En conséquence, la commission a adopté, sans modification, cet article qui traduit opportunément une recommandation ancienne du Sénat.

La commission a adopté l'article 12 sans modification.

Article 13 (supprimé)
Aggravations de peine en cas d'apologie ou de provocation à la commission d'actes de terrorisme

Compte tenu des importantes réserves formulées par le procureur national de la République antiterroriste quant aux effets de bord dommageables susceptibles d'être induits par les dispositions proposées par cet article, la commission l'a supprimé.

Comme le précise l'exposé des motifs avec cet article 13, les auteurs de la proposition de loi ambitionnent « face à l'évolution du profil des auteurs d'actes de terrorisme, parfois incités par des individus entrant en contact via les réseaux sociaux avec les auteurs et les ciblant du fait de leur état psychologique ou de leur vulnérabilité, d'introdui[re] une nouvelle circonstance aggravante au délit de provocation directe à la commission d'un acte terroriste lorsqu'elle est commise sur une personne vulnérable à raison de son âge, de son état de santé ou de sa précarité économique, les peines sont alors portées à sept ans d'emprisonnement et 100 000 euros d'amende ».

Données:
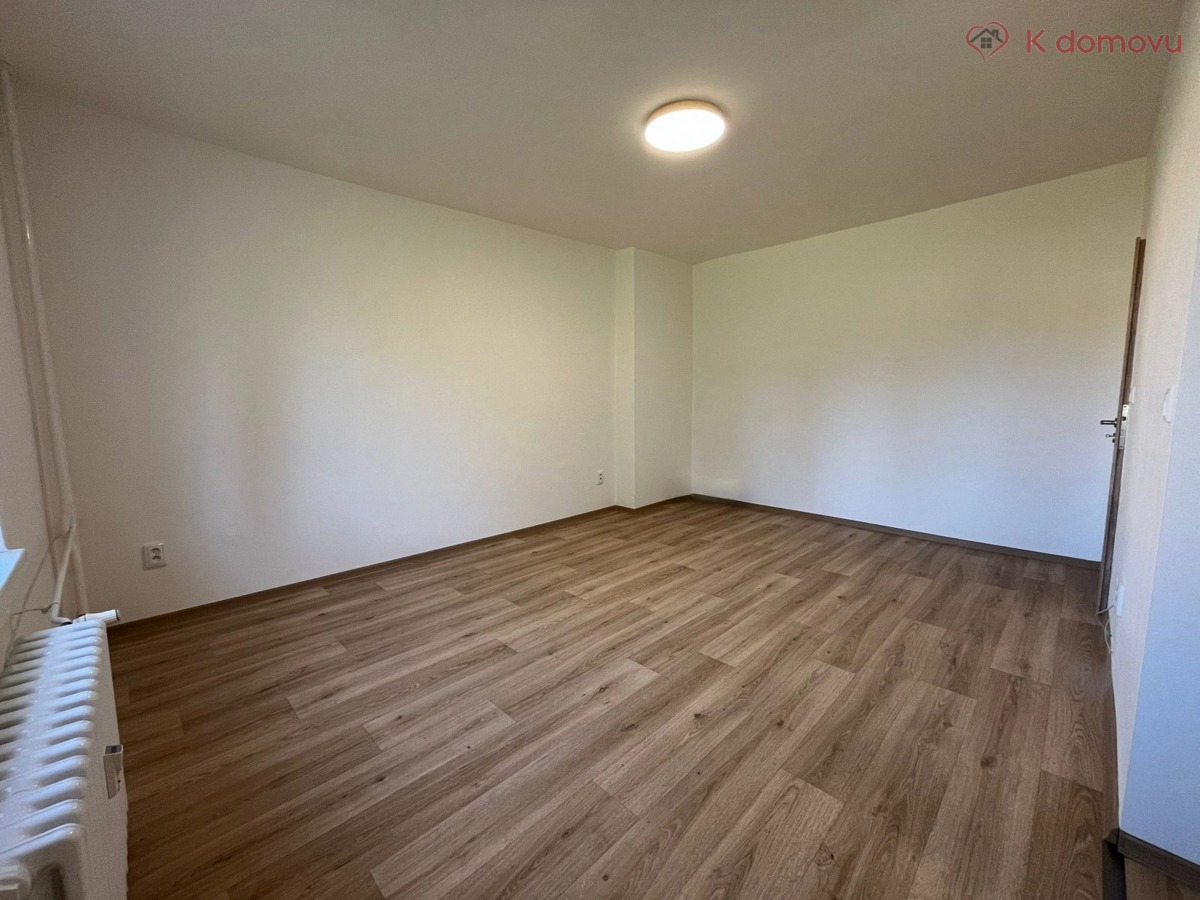 Photo 4 - Apartment for sale · 1+kk · 39 m²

Exercices:
1 – Résumez le texte extrait en deux phrases.
2 – D'après le texte extrait, à raison de quoi une personne peut-elle être vulnérable ? Donnez tous les motifs cités.
La liste ci-dessus n'a aucun lien avec le texte extrait.

Corrigés:
1 – La commission a adopté l'article 12 sans modification. Elle a supprimé l'article 13, qui visait à créer une circonstance aggravante au délit de provocation directe à un acte terroriste commis sur une personne vulnérable, en raison des réserves du procureur national de la République antiterroriste sur ses effets de bord dommageables.

2 –
- son âge
- son état de santé
- sa précarité économique